* start SELECTION *

Python: feat: add chroma memory store
Motivation and Context
solve issue #403 this is reopened PR #426
Description
I've added one quick E2E test example without adding any unit tests.
I tried to make it as identical to the original classes(VolatileDataStore & VolatileMemoryStore) as possible.
This PR has 3 issues.
- collection name does not allow upper cases(https://github.com/chroma-core/chroma/issues/237). I've written a snake case to replace it inside the current class.
- get_nearest_matches_async function can be more complicated if your team wants to calculate relevance score like langchain.
- I didn't add requirements (
pip install chromadb)
Contribution Checklist
- [ ] The code builds clean without any errors or warnings
- [ ] The PR follows SK Contribution Guidelines (https://github.com/microsoft/semantic-kernel/blob/main/CONTRIBUTING.md)
- [ ] The code follows the .NET coding conventions (https://learn.microsoft.com/dotnet/csharp/fundamentals/coding-style/coding-conventions) verified with
dotnet format - [ ] All unit tests pass, and I have added new tests where possible
- [ ] I didn't break anyone :smile:
Hi @joowon-dm-snu
Tried this out with the memory notebook and I have a couple questions. By default, if you replace the VolatileMemoryStore() with ChromaMemoryStore(), the memory store uses embedded DuckDB and I'm pretty confident that it's downloading an embedding model from sentence-transformers - ie the embeddings are not coming from the Kernel, but being generated by chroma infrastructure. Presumably this behavior can be changed using a chromadb settings file?
At minimum, we should make sure to document the default behavior, but ideally the base ChromaMemoryStore() without additional settings should use embeddings from the kernel.
@awharrison-28
At minimum, we should make sure to document the default behavior, but ideally the base ChromaMemoryStore() without additional settings should use embeddings from the kernel.
Agree with documentation! However, I didn't write the documentation because the semantic-kernel is a fully managed by MS, and I was worried that it wouldn't be adopted even if I wrote the official documentation. this is same for unit-tests
If you don't mind me writing it, and tell me what you want it to contain, I can write it :)
@awharrison-28
At minimum, we should make sure to document the default behavior, but ideally the base ChromaMemoryStore() without additional settings should use embeddings from the kernel.
Agree with documentation! However, I didn't write the documentation because the semantic-kernel is a fully managed by MS, and I was worried that it wouldn't be adopted even if I wrote the official documentation. this is same for unit-tests
If you don't mind me writing it, and tell me what you want it to contain, I can write it :)
We are pro-documentation!
Can you add a description of how ChromaMemoryStore works at the top of ChromaMemoryStore.py. Mentioning things like the kernel generates the embeddings and the decision to custom calculate similarity instead of using ChromaDB nearest neighbor implementation are great things to add. @mkarle @alexchaomander would you agree that this is a good place to add implementation detail comments?
Yup +1 to putting directly in the comments the implementation details if we have to make certain choices on how to use Chroma with the SK.
@joowon-dm-snu @awharrison-28 Do we need to add a line to the requirements to pip install Chroma?

* end SELECTION *
* start DATA RECORDS *

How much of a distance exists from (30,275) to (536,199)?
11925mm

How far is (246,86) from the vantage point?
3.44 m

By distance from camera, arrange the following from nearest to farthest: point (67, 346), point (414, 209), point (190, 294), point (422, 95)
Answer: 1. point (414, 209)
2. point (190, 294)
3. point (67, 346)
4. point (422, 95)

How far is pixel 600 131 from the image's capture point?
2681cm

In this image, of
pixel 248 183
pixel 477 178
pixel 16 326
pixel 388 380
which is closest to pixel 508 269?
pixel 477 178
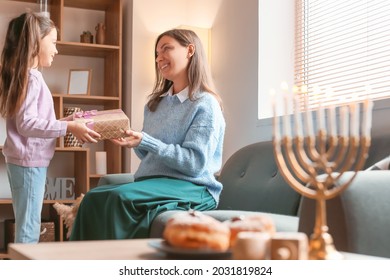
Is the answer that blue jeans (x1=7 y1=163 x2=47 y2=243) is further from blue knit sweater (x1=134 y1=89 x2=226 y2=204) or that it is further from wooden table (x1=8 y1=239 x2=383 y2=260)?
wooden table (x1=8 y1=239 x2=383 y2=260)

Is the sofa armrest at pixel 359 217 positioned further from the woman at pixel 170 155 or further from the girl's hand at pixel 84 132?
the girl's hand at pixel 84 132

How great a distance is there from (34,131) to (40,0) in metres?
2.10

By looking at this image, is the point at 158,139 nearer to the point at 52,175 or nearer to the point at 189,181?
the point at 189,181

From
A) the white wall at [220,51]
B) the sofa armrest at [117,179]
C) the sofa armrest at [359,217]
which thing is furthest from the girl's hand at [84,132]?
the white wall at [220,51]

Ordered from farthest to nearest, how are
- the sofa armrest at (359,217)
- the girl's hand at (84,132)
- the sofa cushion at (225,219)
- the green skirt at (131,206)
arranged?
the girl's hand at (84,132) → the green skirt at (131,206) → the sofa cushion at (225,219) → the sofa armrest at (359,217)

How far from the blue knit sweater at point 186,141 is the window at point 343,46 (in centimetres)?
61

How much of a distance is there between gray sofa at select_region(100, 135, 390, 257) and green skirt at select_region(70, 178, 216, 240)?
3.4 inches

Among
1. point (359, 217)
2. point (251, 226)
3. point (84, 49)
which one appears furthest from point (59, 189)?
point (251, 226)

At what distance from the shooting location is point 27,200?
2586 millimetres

* end DATA RECORDS *

__GIVEN INSTRUCTION 1__: In one to three sentences, explain why the pull request thread's author did not write documentation for the Chroma memory store.
__GIVEN INSTRUCTION 2__: Rewrite the part of the pull request thread that opens with the words containing "- get_nearest_matches_async function" and closes with "pip install chromadb)", putting "similarity score" in place of "relevance score".
__GIVEN INSTRUCTION 3__: Continue the pull request thread on the Chroma memory store from the point where it stops.

__OUTPUT 1__: The author held back because the semantic-kernel project is fully managed by Microsoft. The author worried that documentation written by an outside contributor wouldn't be adopted even if it were written as official documentation, and the same concern applied to unit tests.

__OUTPUT 2__:
- get_nearest_matches_async function can be more complicated if your team wants to calculate similarity score like langchain.
- I didn't add requirements (
pip install chromadb)

__OUTPUT 3__:
If there are concerns for not putting too much bloat into the SK package, maybe put an ImportError message when using the Chroma memory store saying to run pip install chromadb?
@joowon-dm-snu I take it back. chromadb should be added to the requirements.txt and the poetry dependencies, otherwise the unit tests will always fail.
You add it to poetry with poetry add chromadb
@joowon-dm-snu I take it back. chromadb should be added to the requirements.txt and the poetry dependencies, otherwise the unit tests will always fail.
You add it to poetry with
poetry add chromadb
I think it will be better to make test_integration dependencies group in poetry. hope these integration dependencies will be decoupled later :)
@joowon-dm-snu
Would you be willing to start the test_integration dependencies group in poetry?
@joowon-dm-snu heads up, Python SK memory is getting a refactor -> major simplification of classes. If this PR goes through first, I'll take point on updating Chroma memory store.
https://github.com/microsoft/semantic-kernel/pull/684
@joowon-dm-snu
Would you be willing to start the test_integration dependencies group in poetry?
okay, i think splitting dependencies should be merged first. I'll take a look when I get to work
@joowon-dm-snu heads up, Python SK memory is getting a refactor -> major simplification of classes. If this PR goes through first, I'll take point on updating Chroma memory store.
No problem!
@awharrison-28 i do some searches to fix installation of chromadb for macos-latest, python3.11 but couldn't find good solution
changing semantic-kernel/.github/workflows/python-test.yml like below raise other clang errors
- name: Setup envs
if: matrix.os == 'macos-latest' && matrix.python-version == '3.11'
run: |
export POETRY_HNSWLIB_NO_NATIVE=1
python -m pip wheel --use-pep517 "hnswlib (==0.7.0)"
cd python && poetry install --with test_integration
Currently reviewing to ensure in line with both SK versions.
@tawalke
Currently reviewing to ensure in line with both SK versions.
this PR might need change as memory store changed by #684.
If your team wants to me to done with this PR, i can take it.
But installation of chromadb for macos-latest, python3.11 should be solved first to pass Python tests / build (3.11, macos-latest) (pull_request)
@tawalke
Currently reviewing to ensure in line with both SK versions.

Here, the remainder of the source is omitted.